Eben diese bleibenden Strukturen sind als vom Schöpfer vorgegeben durch den Menschen in seiner freien Selbstgestaltung (Existenz) zu achten. Durch ein Entscheiden dagegen würde er in Widerspruch zu seiner eigenen N., d.h. letztl. zu Gott, der die N. gerade so gewollt hat, geraten. Der Mensch würde z.B. durch die freie Entscheidung für ein Tun, das ihn für die Zukunft zu freier Entscheidung unfähig macht, gegen eine Grundstruktur seiner N. verstoßen. Das Sollen, das die bleibenden Strukturen dem Verhalten des Menschen auferlegen, nennen wir natürl. sittl. Gesetz. Die Grundlage dieses Sollens bildet eben die (metaphysische) N. des Menschen, d.h. seine bleibenden Strukturen; aus ihnen leitet die Vernunft das Gesetz für das freie Handeln ab u. sucht es in entsprechenden Formulierungen zu fassen. Aus bleibenden Strukturen muß sich auch ein bleibendes Sollen ergeben, ein apriorisches Gesetz für das Verhalten des Menschen, das in allg.gültigen u. unveränderl. Sätzen formuliert werden kann. Zu fragen ist freil., ob dem Menschen die Formulierung dieses Sollens immer adäquat gelingt.

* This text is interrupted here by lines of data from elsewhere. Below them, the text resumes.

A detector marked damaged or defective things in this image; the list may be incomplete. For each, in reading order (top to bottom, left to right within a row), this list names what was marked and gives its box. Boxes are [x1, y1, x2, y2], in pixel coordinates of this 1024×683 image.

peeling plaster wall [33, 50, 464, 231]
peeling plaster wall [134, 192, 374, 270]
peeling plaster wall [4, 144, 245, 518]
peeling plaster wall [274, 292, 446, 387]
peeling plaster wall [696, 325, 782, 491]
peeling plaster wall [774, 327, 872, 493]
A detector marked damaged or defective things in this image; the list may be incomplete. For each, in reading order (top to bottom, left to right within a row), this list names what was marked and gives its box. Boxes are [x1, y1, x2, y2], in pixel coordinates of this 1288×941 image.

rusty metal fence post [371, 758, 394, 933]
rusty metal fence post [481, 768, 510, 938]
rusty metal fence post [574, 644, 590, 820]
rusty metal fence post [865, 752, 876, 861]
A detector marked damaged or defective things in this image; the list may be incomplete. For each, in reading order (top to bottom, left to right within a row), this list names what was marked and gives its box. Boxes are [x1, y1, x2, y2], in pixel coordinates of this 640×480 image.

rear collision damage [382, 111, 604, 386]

2. Zur N. des Menschen gehören gewisse bleibende Strukturen; ohne sie würde man den Menschen nicht als Menschen bezeichnen.

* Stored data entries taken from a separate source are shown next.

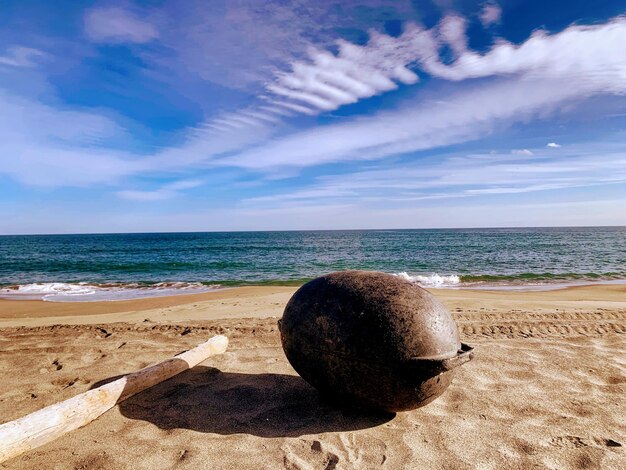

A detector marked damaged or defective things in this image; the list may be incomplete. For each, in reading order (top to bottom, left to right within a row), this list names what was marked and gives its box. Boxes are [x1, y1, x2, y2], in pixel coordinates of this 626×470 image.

rusty metal sphere [280, 272, 472, 412]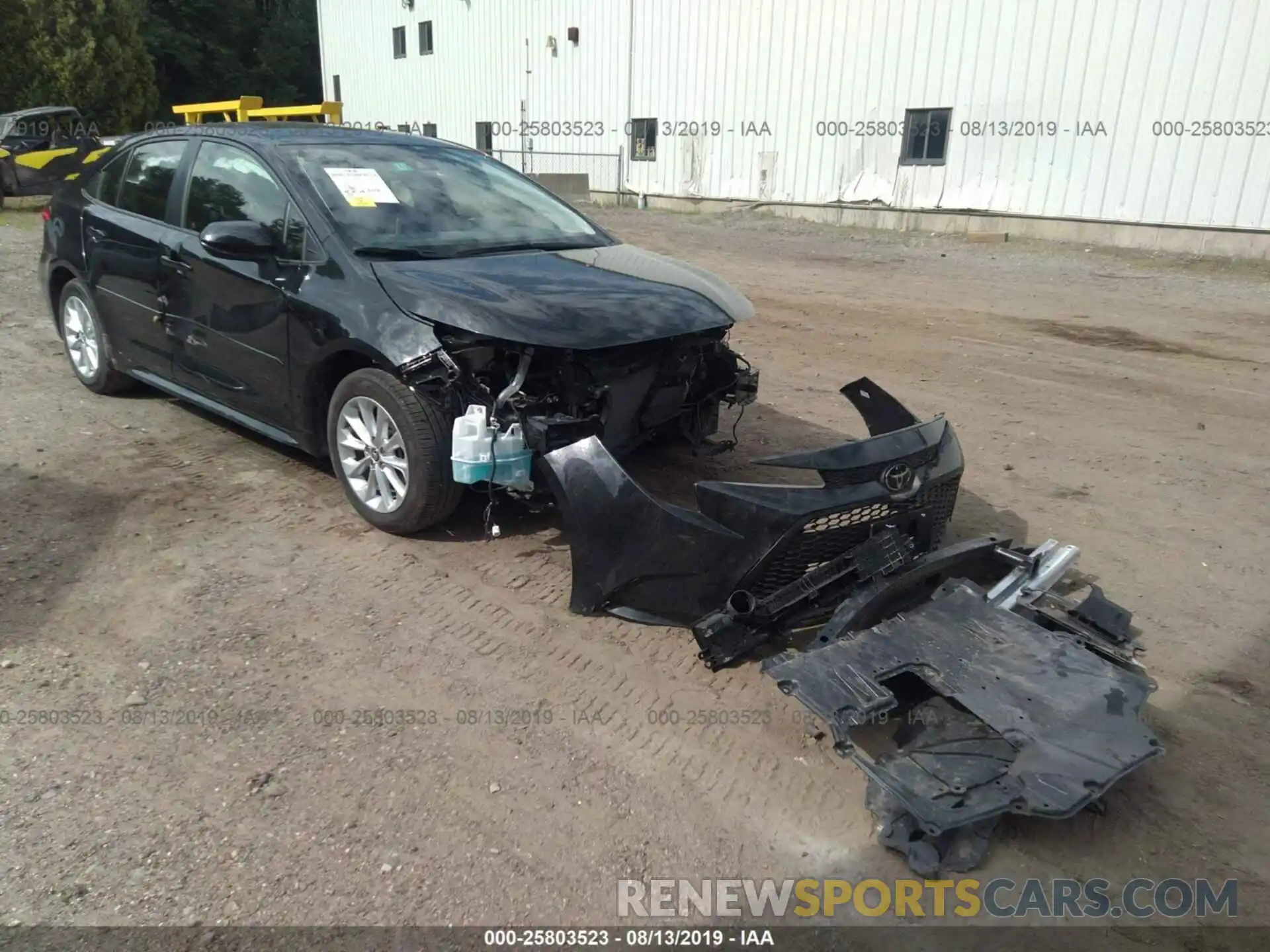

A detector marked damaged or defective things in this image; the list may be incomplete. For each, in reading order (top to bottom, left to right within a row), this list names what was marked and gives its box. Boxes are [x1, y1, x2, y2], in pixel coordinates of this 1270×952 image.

crumpled hood [376, 242, 751, 349]
damaged front end [534, 376, 963, 666]
detached front bumper [534, 378, 963, 669]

Nun umfaßt die tatsächl. gegebene N. des Menschen über diese Grundstrukturen hinaus immer auch Elemente, die fehlen könnten, ohne daß man deshalb nicht mehr v. menschl. N. sprechen dürfte. Unter theolog. Gesichtspunkt ist z.B. v. höchster Bedeutung die Berufung des Menschen zur übernatürl. Gottgemeinschaft, auf die es gemäß der Offenbarung Gottes bei seinem Wirken in der Welt eigentl. ankommt. Wenn der Mensch zu solcher Bestimmung tatsächl. berufen u. daher von "übernatürlichem Existential" gezeichnet wird, muß seine Ausrüstung dazu offenkundig viel mehr umfassen als die aufgezeigten Grundstrukturen. Diese stellen dann nur Teilelemente seiner N. in ihrer tatsächl. Beschaffenheit dar; Teilelemente, die notwendig zu ihm gehören (metaphysische N.); Teilelemente, die nicht die ganze tatsächl. gegebene Menschen-N. ausmachen, die aber unter dem Namen Natura pura zusammengefaßt werden, weil die Theologen damit klarmachen wollen, daß Gott den Menschen auch ohne die übernatürl. Berufung u. Begnadung hätte schaffen können (vgl. D 3819 [2318]) u. dabei dennoch einen wirkl. Menschen ins Dasein gerufen hätte, wenn nur dem Geschaffenen diese Grundstrukturen des Menschseins zu eigen gewesen wären (die Überlegungen darüber beginnen in der mittelalterl. Theologie; das kirchl. Lehramt hat den Begriff Natura pura nicht verwendet).

Damit erweist sich auch das aus den bleibenden Strukturen der menschl. N. abgeleitete natürl. sittl. Gesetz für das Auge des Theologen als Hilfskonstruktion, die dazu dient, die Unveränderlichkeit u. Allgemeinheit gewisser sittl. Forderungen aufzuzeigen, die ihren richtigen Platz aber erst innerhalb des neutestamentl. Gesetzes erhält.